-- Provided text --
BEGIN

The Chinese government makes no secret of the fact that in its view, foreign investment should be consistent with China’s economic development plans and industrial policies. Its ability to administer foreign investment in accordance with industrial policy is aided by the fact that all foreign investment must go through an often rigorous approval process. By contrast, only particularly large or sensitive foreign investments require approval in the US. (For a more thorough treatment of the Chinese approval process for foreign investment, see the report prepared by Covington for the U.S. Chamber of Commerce available here.)

Since 1995, foreign investment in China has been guided by the Catalogue of Industries for Guiding Foreign Investment (“Catalogue”). The Catalogue is divided into three lists which, respectively, list (1) “encouraged” industry sectors for which the government is actively seeking foreign investment and will therefore provide special advantages to foreign investors (e.g., preferential tax treatment, easier government approval), (2) “restricted” industry sectors for which special restrictions such as a relatively more onerous and time-consuming approval process apply, and (3) “prohibited” industry sectors in which foreign investment is banned altogether. Sectors not specifically listed are considered “permitted.”

END

-- Written task A --
Put the lines of the records into a JSON list of strings, one string per line, leaving out blank lines. Begin at the line in the records that contains "How much physical" and continue through the last line of the records, including only those lines.
The text and the records below it come from unrelated sources.

-- Material for this task --
BEGIN

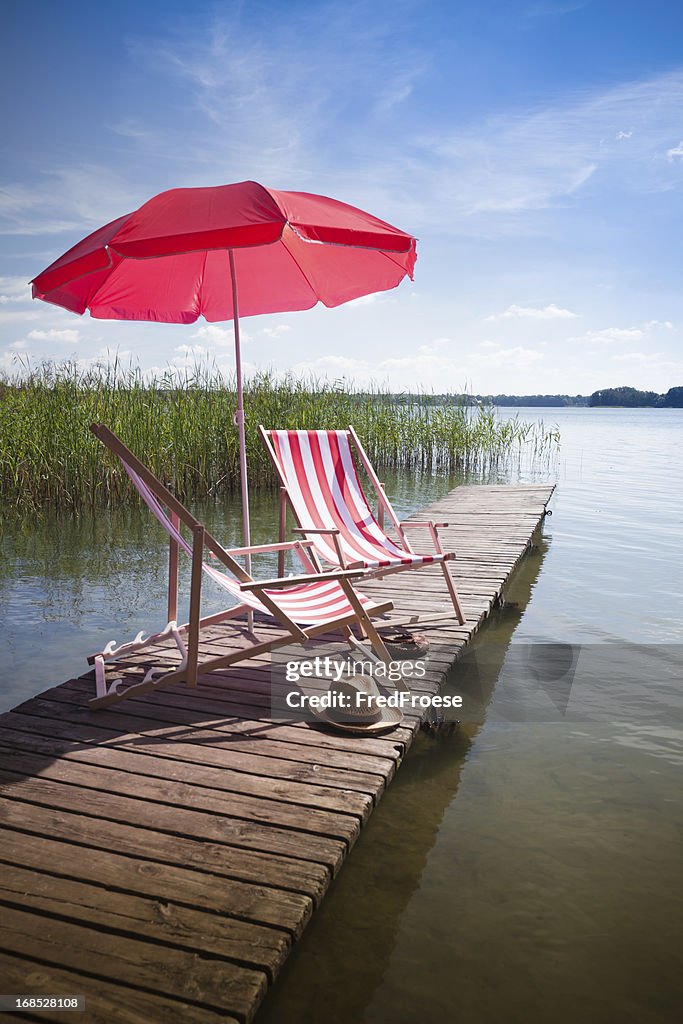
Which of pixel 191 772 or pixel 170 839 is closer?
pixel 170 839

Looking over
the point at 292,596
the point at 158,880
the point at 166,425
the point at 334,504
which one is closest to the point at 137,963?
the point at 158,880

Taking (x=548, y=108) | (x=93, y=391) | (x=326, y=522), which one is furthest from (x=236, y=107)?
(x=326, y=522)

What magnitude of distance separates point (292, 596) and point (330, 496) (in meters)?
1.02

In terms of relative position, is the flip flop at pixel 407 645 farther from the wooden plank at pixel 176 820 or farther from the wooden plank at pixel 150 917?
the wooden plank at pixel 150 917

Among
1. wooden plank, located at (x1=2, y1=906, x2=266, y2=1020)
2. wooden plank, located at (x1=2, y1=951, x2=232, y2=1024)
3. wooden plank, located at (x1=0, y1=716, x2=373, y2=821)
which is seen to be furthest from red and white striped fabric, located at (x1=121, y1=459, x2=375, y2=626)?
wooden plank, located at (x1=2, y1=951, x2=232, y2=1024)

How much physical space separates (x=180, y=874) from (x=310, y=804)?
445mm

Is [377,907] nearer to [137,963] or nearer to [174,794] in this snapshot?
[174,794]

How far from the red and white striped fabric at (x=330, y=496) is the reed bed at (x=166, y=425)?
463cm

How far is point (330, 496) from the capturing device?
431 centimetres

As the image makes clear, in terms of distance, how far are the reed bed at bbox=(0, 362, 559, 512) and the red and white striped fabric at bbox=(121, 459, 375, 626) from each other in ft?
18.0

END

-- Written task B --
Name every category of industry sector that the text on Chinese foreign investment identifies, including the one for sectors the Catalogue does not list.

-- Problem solution A --
[
  "How much physical space separates (x=180, y=874) from (x=310, y=804)?",
  "445mm",
  "Is [377,907] nearer to [137,963] or nearer to [174,794] in this snapshot?",
  "[174,794]",
  "How far from the red and white striped fabric at (x=330, y=496) is the reed bed at (x=166, y=425)?",
  "463cm",
  "How far is point (330, 496) from the capturing device?",
  "431 centimetres",
  "As the image makes clear, in terms of distance, how far are the reed bed at bbox=(0, 362, 559, 512) and the red and white striped fabric at bbox=(121, 459, 375, 626) from each other in ft?",
  "18.0"
]

-- Problem solution B --
- Encouraged
- Restricted
- Prohibited
- Permitted